Inspection of the spinal column as a single unit should be performed from both a lateral and posterior viewpoint in standing and forward bending positions. Abnormalities in spinal balance in both the sagittal and coronal planes can be pathologic and have important implications when considering surgical deformity correction. Asymmetry of paravertebral muscles, spinous processes, skin creases, shoulders, scapulae, and hips may be appreciated in patients with scoliosis.3 Coronal imbalance can be assessed clinically by examining the standing patient from behind and measuring the distance between a plumb line dropped from C7 and the gluteal cleft. Sagittal imbalance may be implied when a patient stoops forward when walking or sitting. It is best determined by a plumb line from C7 to the sacrum on lateral radiographs.4 A compensatory forward rocking of the pelvis and flexion of the knees while standing may be seen in severe cases. The recognition of sagittal imbalance is paramount to precise surgical planning, especially when planning for deformity correction.

Gait Analysis

Examination of a patient’s gait is an invaluable component of the neurologic examination. Watching patients walk as they appear for consultation, even before formal testing begins, can be of diagnostic value.

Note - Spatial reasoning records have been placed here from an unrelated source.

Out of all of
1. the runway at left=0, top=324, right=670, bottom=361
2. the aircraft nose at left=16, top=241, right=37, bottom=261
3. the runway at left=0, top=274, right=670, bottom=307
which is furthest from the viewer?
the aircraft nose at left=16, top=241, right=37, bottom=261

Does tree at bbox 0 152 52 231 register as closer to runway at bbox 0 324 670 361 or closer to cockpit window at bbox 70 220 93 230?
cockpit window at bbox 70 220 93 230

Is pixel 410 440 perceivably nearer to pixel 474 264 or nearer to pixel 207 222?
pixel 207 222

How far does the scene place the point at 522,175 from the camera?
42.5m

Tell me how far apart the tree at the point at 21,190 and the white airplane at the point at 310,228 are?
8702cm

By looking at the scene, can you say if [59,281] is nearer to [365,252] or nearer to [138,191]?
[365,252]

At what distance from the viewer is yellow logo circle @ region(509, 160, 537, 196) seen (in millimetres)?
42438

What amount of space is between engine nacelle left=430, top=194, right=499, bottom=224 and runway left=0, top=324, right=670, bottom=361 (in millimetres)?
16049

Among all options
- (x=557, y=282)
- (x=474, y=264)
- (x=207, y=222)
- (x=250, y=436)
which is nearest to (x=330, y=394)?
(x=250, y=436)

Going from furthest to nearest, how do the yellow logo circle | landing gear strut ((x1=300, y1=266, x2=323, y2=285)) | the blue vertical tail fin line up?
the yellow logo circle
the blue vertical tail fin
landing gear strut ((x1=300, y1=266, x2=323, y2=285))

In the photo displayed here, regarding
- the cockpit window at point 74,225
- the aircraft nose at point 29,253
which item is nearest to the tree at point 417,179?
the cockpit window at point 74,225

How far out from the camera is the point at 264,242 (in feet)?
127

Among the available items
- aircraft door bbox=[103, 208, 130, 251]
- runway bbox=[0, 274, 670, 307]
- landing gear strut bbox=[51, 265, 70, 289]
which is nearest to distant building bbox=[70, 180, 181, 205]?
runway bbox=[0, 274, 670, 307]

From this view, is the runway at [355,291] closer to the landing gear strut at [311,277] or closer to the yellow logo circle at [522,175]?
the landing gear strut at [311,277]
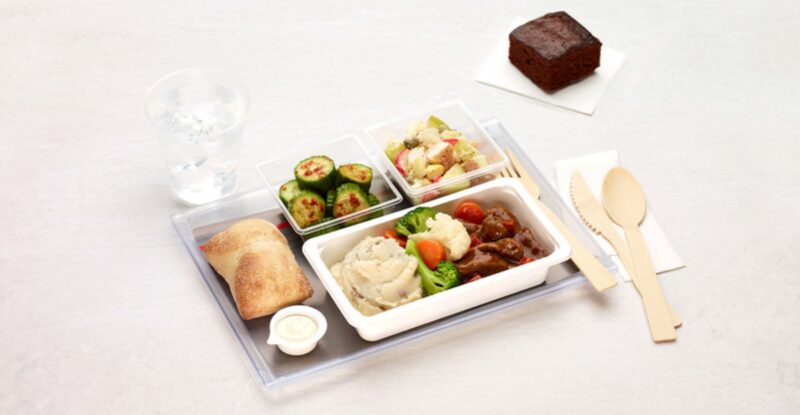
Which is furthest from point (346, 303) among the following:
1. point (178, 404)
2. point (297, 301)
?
point (178, 404)

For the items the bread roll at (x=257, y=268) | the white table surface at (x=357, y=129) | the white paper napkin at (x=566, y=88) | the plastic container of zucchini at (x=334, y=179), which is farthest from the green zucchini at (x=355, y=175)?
the white paper napkin at (x=566, y=88)

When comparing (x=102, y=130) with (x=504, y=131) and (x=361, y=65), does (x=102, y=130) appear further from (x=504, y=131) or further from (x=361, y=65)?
(x=504, y=131)

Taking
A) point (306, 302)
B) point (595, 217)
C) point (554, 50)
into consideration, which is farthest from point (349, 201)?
point (554, 50)

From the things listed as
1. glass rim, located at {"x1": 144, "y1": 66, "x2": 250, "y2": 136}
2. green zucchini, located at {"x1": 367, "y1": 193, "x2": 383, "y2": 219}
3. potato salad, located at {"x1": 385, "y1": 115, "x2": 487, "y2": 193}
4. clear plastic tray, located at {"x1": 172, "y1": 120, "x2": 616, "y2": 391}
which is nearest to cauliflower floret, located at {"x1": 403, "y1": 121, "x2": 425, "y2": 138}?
potato salad, located at {"x1": 385, "y1": 115, "x2": 487, "y2": 193}

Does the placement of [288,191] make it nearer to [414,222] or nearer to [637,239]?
[414,222]

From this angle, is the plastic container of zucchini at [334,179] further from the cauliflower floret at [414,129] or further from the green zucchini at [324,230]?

Palpation and Range of Motion Testing of the Spine and Related Areas

Formal palpation and ROM testing of the spinal column, shoulders, hips, and pelvis are also included in a comprehensive examination. The spinous processes of the entire vertebral column are palpated and assessed for tenderness and associated paravertebral muscle spasm. Splaying of adjacent spinous processes or a palpable stepoff may indicate spondylolisthesis. Patients with fibromyalgia and related disorders frequently complain of pain exacerbated by stimulation of multiple trigger points. Axial rotation, flexion, extension, and lateral bending are assessed for each region of the spine.

Cervical Spine

In the cervical spine, the resting head position is noted before evaluation of ROM. A patient with a fixed rotation or tilt to one side may have an underlying unilateral facet dislocation. Although precise quantitative evaluation of ROM is not typically performed, the clinician should note obvious limitations and which maneuvers generate pain. Pain or restricted rotation of the head, 50% of which occurs at C1-2, 6 may indicate a pathologic process at this level. Head rotation associated with vertigo, tinnitus, visual alterations, or facial pain may be nonspecific, but occlusion of the vertebral artery should be included in the differential. Selecki7 showed that rotation of the head more than 45 degrees could significantly kink the contralateral vertebral artery. Extension and rotation of the head can exacerbate pre-existing nerve root compression, and flexion in the setting of cord compression often causes paresthesia in both the arms and legs (Lhermitte sign).